_Document section_:
########################################

Raised a Friend, I am currently a member of Fresh Pond Meeting in Cambridge, Mass. I am also active in Salem Quarterly Meeting and in New England Yearly Meeting.

Saturday, August 20, 2011

NEYM Part 3 - In Which We Listen Deeply and Are Broken Open



Our Monday morning session was given over to listening deeply. This session arose from a concern raised by Hannah Zwirner, a young adult Friend who has grown up in New England Yearly Meeting. As she has said:

This program came out of my frustration with the way the Yearly meeting collectively has talked in the last few years about our relationship with FUM. Prior meetings about FUM on the YM floor have left me very un-centered, and I don't think that there has been enough deep listening to each other's experiences. Instead, I think our meetings have involved many quick reactions to others' statements without first holding those messages in our hearts. It is my feeling that many people feel that the wider community has not fully or properly received their stories and the truths that they live. I think that there are a lot of people who simply feel unready to act until they have been heard.

The form the session took was to have a panel of four people share their experiences while asking the larger community to sit deeply with them. The people were chosen to have a diversity of experience but not to be representative of the entire yearly meeting. After the last speaker finished we were asked to go into worship with the discipline that we were to listen and let the messages to sink in and we were to have no vocal ministry.

The first person to speak was Eden Grace. She introduced herself simply as being from Beacon Hill Friends Meeting but she is also FUM Field Staff at the FUM Africa office in Kisumu, Kenya and has also served as a representative to the World Council of Churches where she taught them how to use the Quaker decision making process. She spoke how she identifies as an Evangelical Christian. She also spoke of the healing value of confession. Then for the rest of her time, she confessed to the sins of Christianity.
In the name of me and my people, I confess that we have been proud and arrogant....
In the name of me and my people, I confess that we have excluded people and their gifts because they are not like us.....
In the name of me and my people I confess that we have valued power above the love of neighbor...
In the name of me and my people I confess....
The list just kept going on and on and by the time she finished, she was crying, other panelists were crying, I was crying, and many people in the body were crying. It was an incredibly powerful moment. I think it broke open the entire body.

In the silence that followed her talk, someone in the body started to sing. The microphone spacers (Those people appointed by Ministry and Counsel to carry portable microphones to people wishing to address the body.) quickly rose and indicated with hand gestures to quiet down and stop. A number of the people on the stage who were holding the body in prayer also rose at this time, as did some people in the body. The singing quickly subsided. This was another indication of the increased discipline of the body and our increased ability to sit in a difficult place and stay there.

Brian Drayton spoke about Spirit and community. What are we about as the Society of Friends? At the most basic level, we are called to holiness. We are to live our lives at the disposal of the divine life whose being is both truth and love. Entering a spiritual community means joining your spiritual life to the other members of the community. Our religious society and the larger Quaker institutions we have created are only tools created to meet certain needs. Quoting Erasmus, “I must stay with this church until I find a better one, and the church must put up with me until I am a better person.” Is our worship bringing us to a place where our impurities are named and burned away, or certainties transformed, and everything reassembled by the action of love? If so we are renewed little by little. If not, we have not come to true worship. We have more work to do.

########################################

_About this exercise_:
Using the post about the yearly meeting session on deep listening, answer the following:
1. Who raised the concern that led to the Monday morning session?
2. How many people were on the panel that shared their experiences?
3. In what city and country is the FUM Africa office where Eden Grace serves as field staff?

_Data_:
########################################

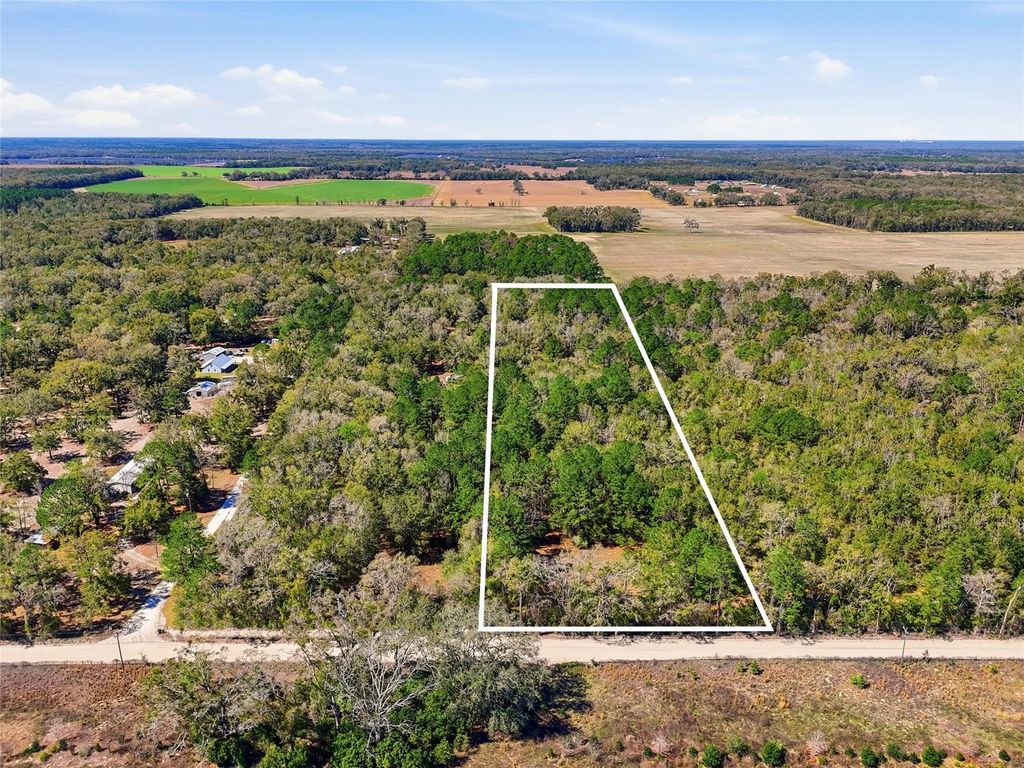 Photo of Tbd SW Fry Avenue #A, Fort White, FL 32038 (MLS # GC538260)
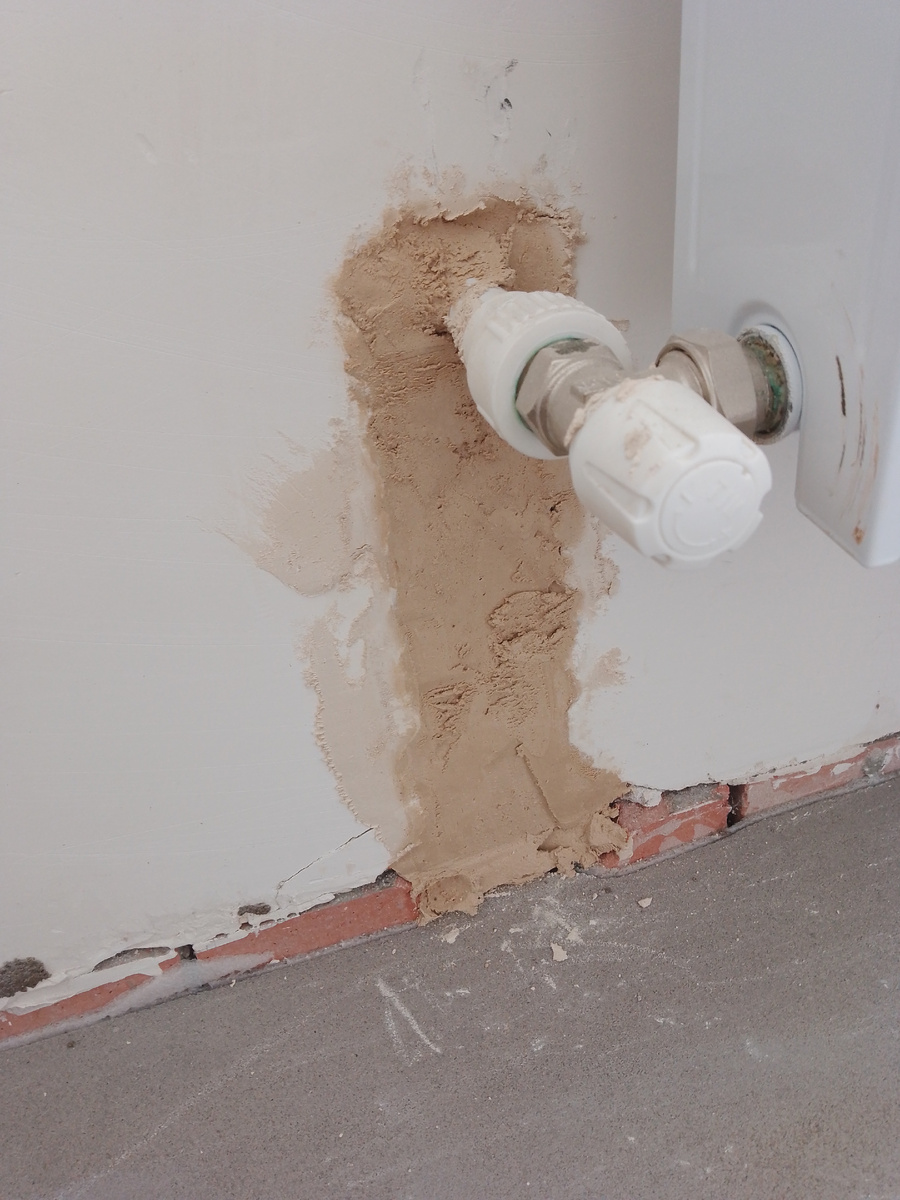 Фигня получилась и не размазывается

########################################

_Response for this exercise_:
1. Hannah Zwirner
2. Four
3. Kisumu, Kenya